This project consists of a scheduled extraction of anime, reviews, and other information from the Anilist API. The data is then saved to a local mySQL instance in the same format. The data pipeline consists of a scheduled job that extract the latest data from the database into a file, then loads to amazon S3 and copies it to a RedShift data warehouse.
Initially the architecture will contemplate only a mysql database, but it could be later improved to support other database engines.
The target storage will all be in the AWS cloud, but in the future I plan to add support for the same components from GCP (GCS, BigQuery).
Finally, all the installation and deployment in the cloud will be done with IaC, Terraform is the contemplated option for this.
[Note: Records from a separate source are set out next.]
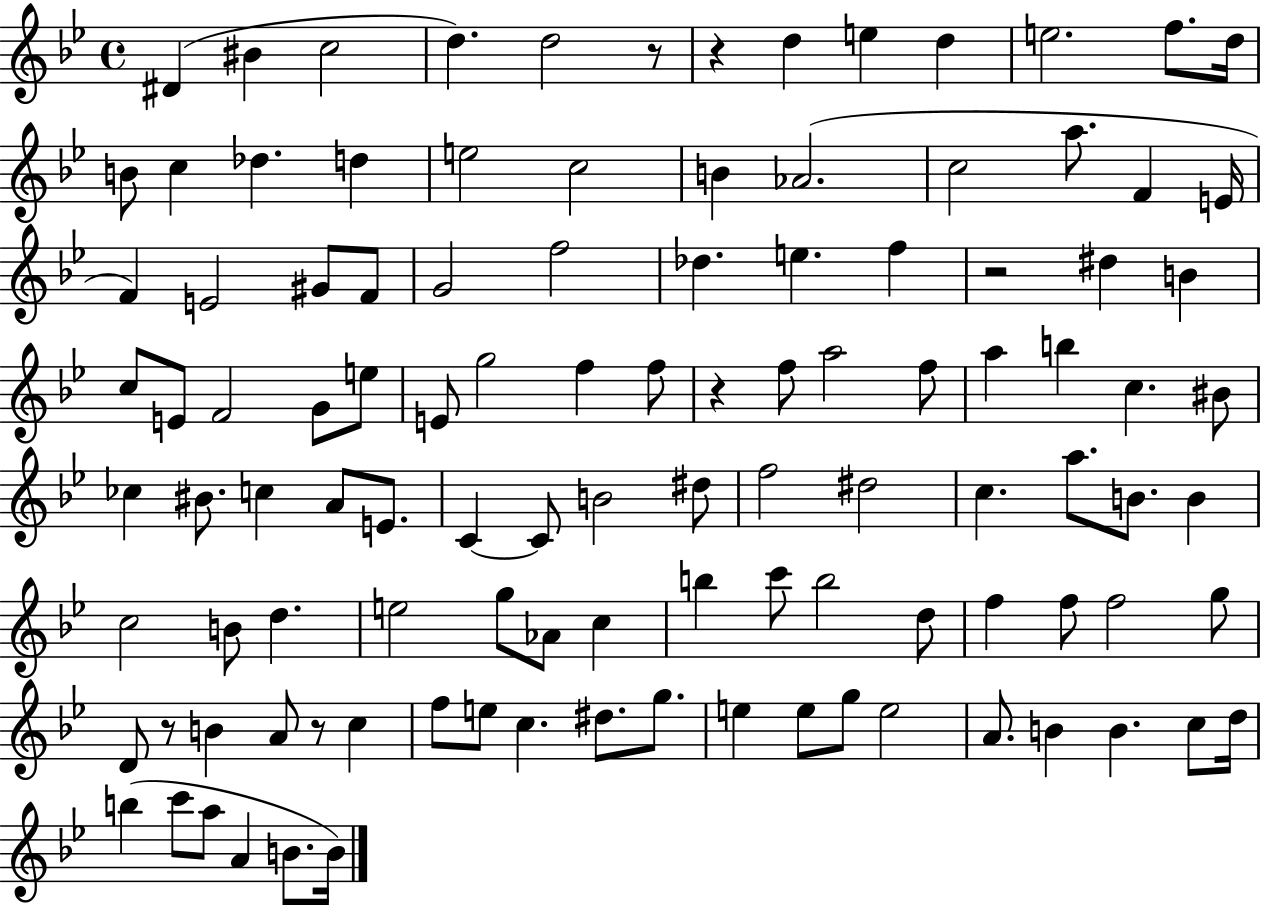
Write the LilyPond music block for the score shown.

{
  \clef treble
  \time 4/4
  \defaultTimeSignature
  \key bes \major
  dis'4( bis'4 c''2 | d''4.) d''2 r8 | r4 d''4 e''4 d''4 | e''2. f''8. d''16 | \break b'8 c''4 des''4. d''4 | e''2 c''2 | b'4 aes'2.( | c''2 a''8. f'4 e'16 | \break f'4) e'2 gis'8 f'8 | g'2 f''2 | des''4. e''4. f''4 | r2 dis''4 b'4 | \break c''8 e'8 f'2 g'8 e''8 | e'8 g''2 f''4 f''8 | r4 f''8 a''2 f''8 | a''4 b''4 c''4. bis'8 | \break ces''4 bis'8. c''4 a'8 e'8. | c'4~~ c'8 b'2 dis''8 | f''2 dis''2 | c''4. a''8. b'8. b'4 | \break c''2 b'8 d''4. | e''2 g''8 aes'8 c''4 | b''4 c'''8 b''2 d''8 | f''4 f''8 f''2 g''8 | \break d'8 r8 b'4 a'8 r8 c''4 | f''8 e''8 c''4. dis''8. g''8. | e''4 e''8 g''8 e''2 | a'8. b'4 b'4. c''8 d''16 | \break b''4( c'''8 a''8 a'4 b'8. b'16) | \bar "|."
}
Note: This document will grow as new components get designed and included to the project.
AniList API-->MySQL
Scheduler--> MySQL --> Extraction Job Python --> S3 --> Redshift
- API fetcher
- MySQL schema
- Extraction jobs (local)
- AWS setup
- S3
- Redshift
- Groups and users
- Security rules
- Anilist API
Example for the environment variables needed to make the process work:
# [aws_boto_credentials]
AWS_ACCESS_KEY=<my_key>
AWS_SECRET_KEY=<my_secret>
BUCKET_NAME=<my_bucket_name>
AWS_ACCOUNT_ID=<my_account_id>
# [mysql_config]
MYSQL_HOSTNAME=127.0.0.1
MYSQL_PORT=3306
MYSQL_USERNAME=<my_user>
MYSQL_PASSWORD=<my_db_pass>
MYSQL_DATABASE=<my_db_name>
# [aws_creds]
DWH_DATABASE=<my_db_name>
DWH_USERNAME=<my_user>
DWH_PASSWORD=<my_pass>
DWH_HOSTNAME=<endpoint/workgroup_for_rs>
DWH_PORT=5439
DWH_IAM_ROLE=<RedshiftLoaderRoleExample>
DWH_ACCESS_KEY=<example_access_key>
DWH_SECRET_KEY=<example_secret_has_to_be_hard_to_guess>
DWH_REGION=<us-east-2_for_example>
Create quality tests using pytest/dbt.